What you will do
Every word in the data below belongs in your copy, exactly as given; the pictures do not.

Given data
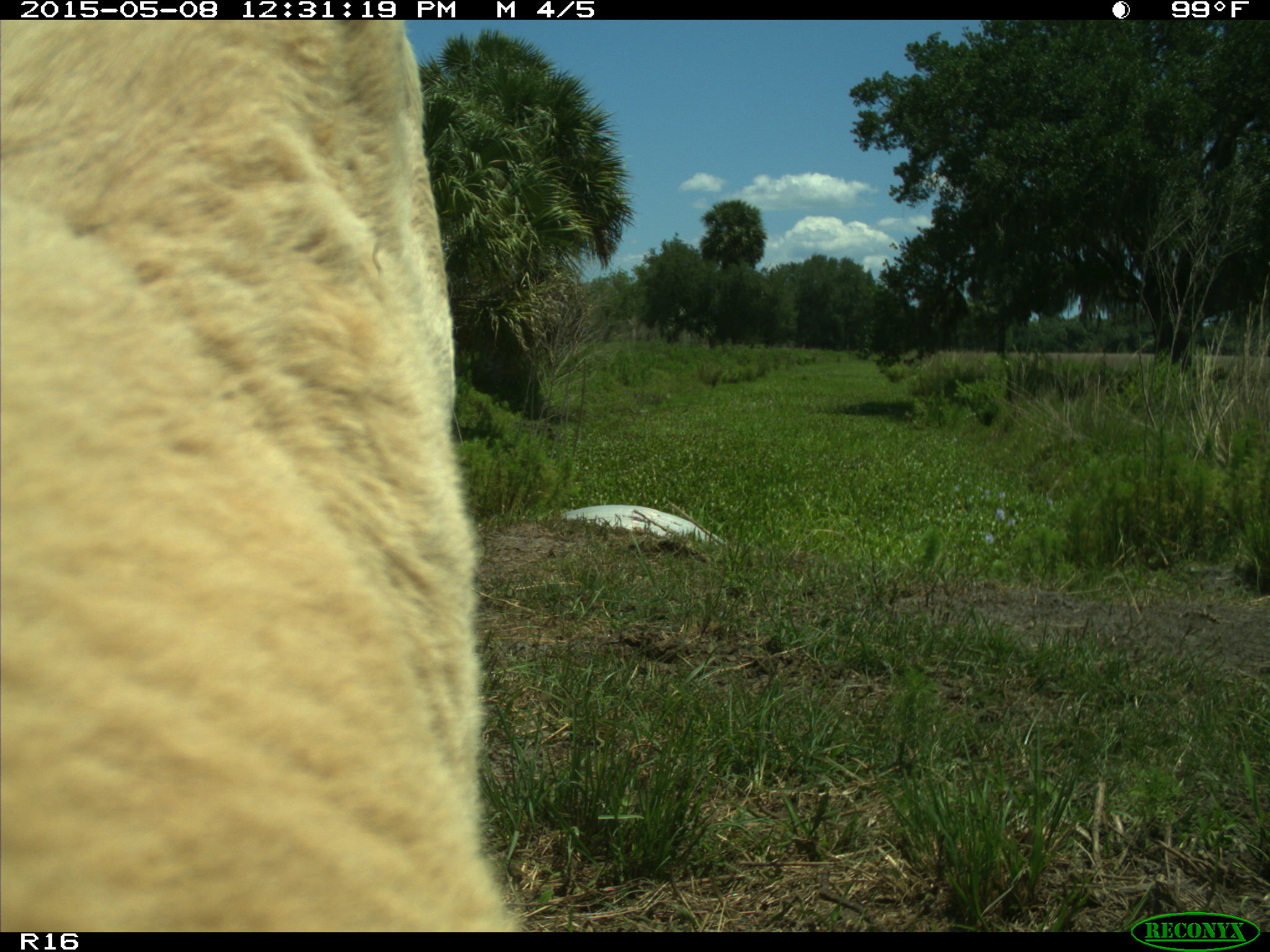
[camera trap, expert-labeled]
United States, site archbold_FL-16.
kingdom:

Exercise answer
[camera trap, expert-labeled]
United States, site archbold_FL-16.
kingdom:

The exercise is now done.